A Guadix ho trovato abitazioni scavate nel terreno duro e nelle rocce porose. Tumuli da hobbit che fungevano da case del XXI secolo. Sono tornato in Danimarca con gli occhi aperti sulle possibilità creative di questo materiale quotidiano. Ho riscoperto il quartiere Kartoffelrækkerne con la densità delle loro basse abitazioni urbane. Le Fredensborghusene di Utzon con le loro corti degradate sembravano case a cortile nordafricane con il senso della materia e la tecnica artigianale della Danimarca. La sede dell’Università di Aarhus, che innalza la monotonia dei mattoni gialli e dei tetti a tegole a spiritoso gioco di differenza e ripetizione, tradizione e innovazione. Infine, la chiesa di Grundtvig: un unico mattone giallo usato per progettare e costruire ogni singolo elemento; la decorazione eliminata a favore dell’articolazione strutturale; la modularità elevata a monumentalità; lo straordinario tratto dall’ordinario.

Sembra proprio questo il tema ricorrente di tutti i progetti a base di terra di questo numero: prendere il massimo del quotidiano – lo sporco su cui camminiamo – e calpestarlo, batterlo, intonacarlo, stamparlo e cucinarlo in qualcosa di unico. Accettare tutti gli imprevisti naturali connessi a un materiale in parte minerale, in parte biologico: letteralmente un objet trouvé con attributi anch’essi trouvé.
Da bambino di un Paese di mattoni, il mio primo istinto è stato ribellarmi. Lo consideravo il volto del conservatorismo e dell’abitudine. Lo status quo da mettere in discussione e criticare.
Bjarke Ingels
Petersen Tegl è un produttore che, di recente, ha spinto il mattone dal fondo della scena alla ribalta dell’architettura contemporanea. Martin Rauch e Roger Boltshauser hanno passato decenni a cogliere vita e respiro della terra cruda battuta e a documentarne l’impatto sull’umidità, la temperatura e la qualità dell’aria. Portandola dalla sfera dell’artigianato al mondo misurabile e scalabile della produzione moderna. Gramazio Kohler sta aprendo la strada allo stampaggio a impatto usando i robot per accumulare masselli d’argilla umidi in modo che la forza dell’impatto li fonda in un materiale monolitico. Munarq sta innalzando l’imprecisione e la porosità della terra battuta al livello di una bellezza casuale. Anne Holtrop non solo scopre il segno del lavoro manuale come fonte di decorazione, ma usa lo stesso terreno come stampo per altri materiali: calcestruzzo, alluminio e vetro. La terra come materiale e fonte di decorazione e di forma, trasmesse da materia a materia.

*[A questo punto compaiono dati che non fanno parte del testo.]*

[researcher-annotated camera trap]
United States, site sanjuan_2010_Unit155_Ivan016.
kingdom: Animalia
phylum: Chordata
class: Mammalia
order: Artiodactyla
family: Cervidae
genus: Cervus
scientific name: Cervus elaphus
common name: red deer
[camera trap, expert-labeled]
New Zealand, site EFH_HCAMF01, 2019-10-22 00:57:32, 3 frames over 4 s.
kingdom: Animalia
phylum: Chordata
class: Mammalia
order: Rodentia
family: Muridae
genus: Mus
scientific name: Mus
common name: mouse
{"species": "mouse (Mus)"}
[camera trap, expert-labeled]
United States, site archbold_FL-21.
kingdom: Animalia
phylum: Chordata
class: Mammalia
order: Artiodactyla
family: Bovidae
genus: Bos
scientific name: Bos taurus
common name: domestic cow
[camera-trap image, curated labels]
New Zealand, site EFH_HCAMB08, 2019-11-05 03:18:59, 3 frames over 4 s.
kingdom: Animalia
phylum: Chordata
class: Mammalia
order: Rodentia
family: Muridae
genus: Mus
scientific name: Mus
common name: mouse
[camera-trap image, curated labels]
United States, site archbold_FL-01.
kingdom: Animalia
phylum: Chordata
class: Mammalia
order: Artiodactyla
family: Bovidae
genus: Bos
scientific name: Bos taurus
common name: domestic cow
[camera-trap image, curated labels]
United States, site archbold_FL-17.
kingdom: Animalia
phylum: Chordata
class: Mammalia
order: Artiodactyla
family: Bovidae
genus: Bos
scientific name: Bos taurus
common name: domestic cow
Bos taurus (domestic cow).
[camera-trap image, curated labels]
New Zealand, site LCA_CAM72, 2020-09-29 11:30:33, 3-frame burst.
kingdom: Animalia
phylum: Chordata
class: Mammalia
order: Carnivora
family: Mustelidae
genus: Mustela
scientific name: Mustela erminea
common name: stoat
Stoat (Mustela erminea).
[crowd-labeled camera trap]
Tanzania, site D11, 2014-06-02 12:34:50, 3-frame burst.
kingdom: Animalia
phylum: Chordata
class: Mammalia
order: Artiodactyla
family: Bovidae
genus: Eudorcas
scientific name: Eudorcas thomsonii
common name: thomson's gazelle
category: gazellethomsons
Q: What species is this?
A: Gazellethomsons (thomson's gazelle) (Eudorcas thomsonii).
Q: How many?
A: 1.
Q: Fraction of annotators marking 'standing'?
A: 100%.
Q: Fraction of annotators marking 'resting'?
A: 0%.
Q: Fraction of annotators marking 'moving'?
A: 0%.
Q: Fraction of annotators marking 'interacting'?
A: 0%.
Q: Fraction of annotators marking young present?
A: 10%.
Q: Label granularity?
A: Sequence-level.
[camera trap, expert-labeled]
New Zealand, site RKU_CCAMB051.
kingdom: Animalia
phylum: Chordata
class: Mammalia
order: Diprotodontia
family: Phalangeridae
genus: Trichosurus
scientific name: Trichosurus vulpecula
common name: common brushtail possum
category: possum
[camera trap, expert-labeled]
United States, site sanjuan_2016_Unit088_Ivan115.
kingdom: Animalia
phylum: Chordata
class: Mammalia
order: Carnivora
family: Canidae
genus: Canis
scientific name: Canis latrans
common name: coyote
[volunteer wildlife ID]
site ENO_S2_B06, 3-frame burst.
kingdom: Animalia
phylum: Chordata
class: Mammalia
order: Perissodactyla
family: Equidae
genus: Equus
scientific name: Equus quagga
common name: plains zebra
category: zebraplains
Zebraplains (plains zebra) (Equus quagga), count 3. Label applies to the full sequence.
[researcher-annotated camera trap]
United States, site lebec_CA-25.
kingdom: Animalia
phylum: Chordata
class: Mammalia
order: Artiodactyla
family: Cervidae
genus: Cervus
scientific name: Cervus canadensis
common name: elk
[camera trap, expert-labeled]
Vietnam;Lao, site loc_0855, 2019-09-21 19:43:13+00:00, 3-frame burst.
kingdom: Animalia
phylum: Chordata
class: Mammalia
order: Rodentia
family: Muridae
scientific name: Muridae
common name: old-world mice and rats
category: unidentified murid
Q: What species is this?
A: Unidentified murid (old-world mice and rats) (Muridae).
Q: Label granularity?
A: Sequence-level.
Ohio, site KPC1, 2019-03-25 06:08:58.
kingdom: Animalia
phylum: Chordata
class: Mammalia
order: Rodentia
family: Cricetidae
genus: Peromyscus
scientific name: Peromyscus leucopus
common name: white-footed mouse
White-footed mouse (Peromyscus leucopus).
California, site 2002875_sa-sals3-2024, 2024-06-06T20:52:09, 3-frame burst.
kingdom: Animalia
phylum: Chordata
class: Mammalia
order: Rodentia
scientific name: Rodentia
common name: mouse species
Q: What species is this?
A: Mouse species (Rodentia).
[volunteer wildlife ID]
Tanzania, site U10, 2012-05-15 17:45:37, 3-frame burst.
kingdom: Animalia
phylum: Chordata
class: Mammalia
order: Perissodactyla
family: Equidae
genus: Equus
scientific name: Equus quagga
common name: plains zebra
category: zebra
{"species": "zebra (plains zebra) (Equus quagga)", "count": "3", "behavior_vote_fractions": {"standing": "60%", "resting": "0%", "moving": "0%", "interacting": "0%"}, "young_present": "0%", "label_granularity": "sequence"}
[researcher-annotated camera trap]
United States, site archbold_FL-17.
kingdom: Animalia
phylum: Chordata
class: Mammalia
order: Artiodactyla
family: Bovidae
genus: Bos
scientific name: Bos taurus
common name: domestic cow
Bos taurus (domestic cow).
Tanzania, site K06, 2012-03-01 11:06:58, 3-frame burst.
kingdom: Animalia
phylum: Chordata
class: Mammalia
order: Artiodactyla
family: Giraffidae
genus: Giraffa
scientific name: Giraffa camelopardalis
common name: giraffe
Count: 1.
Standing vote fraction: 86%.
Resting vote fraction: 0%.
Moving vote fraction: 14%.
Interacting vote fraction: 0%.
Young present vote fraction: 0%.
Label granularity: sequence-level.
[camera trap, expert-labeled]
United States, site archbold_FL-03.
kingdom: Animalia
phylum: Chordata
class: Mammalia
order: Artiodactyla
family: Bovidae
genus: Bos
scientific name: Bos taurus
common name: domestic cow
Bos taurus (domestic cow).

A conclusione del secondo mese del nostro viaggio nel regno del materiale tra professionisti diversi sta diventando chiaro che procedere implica deviazioni verso pratiche del passato dimenticate, usate per sviluppare strumenti e materiali per costruire il nostro futuro. Il ritorno ai fondamentali può essere la via verso nuove frontiere di esplorazione e di sperimentazione. Che cosa c’è di più basilare del terreno sotto i nostri piedi? Dopo tutto, la terra è la sostanza eponima del pianeta che chiamiamo casa.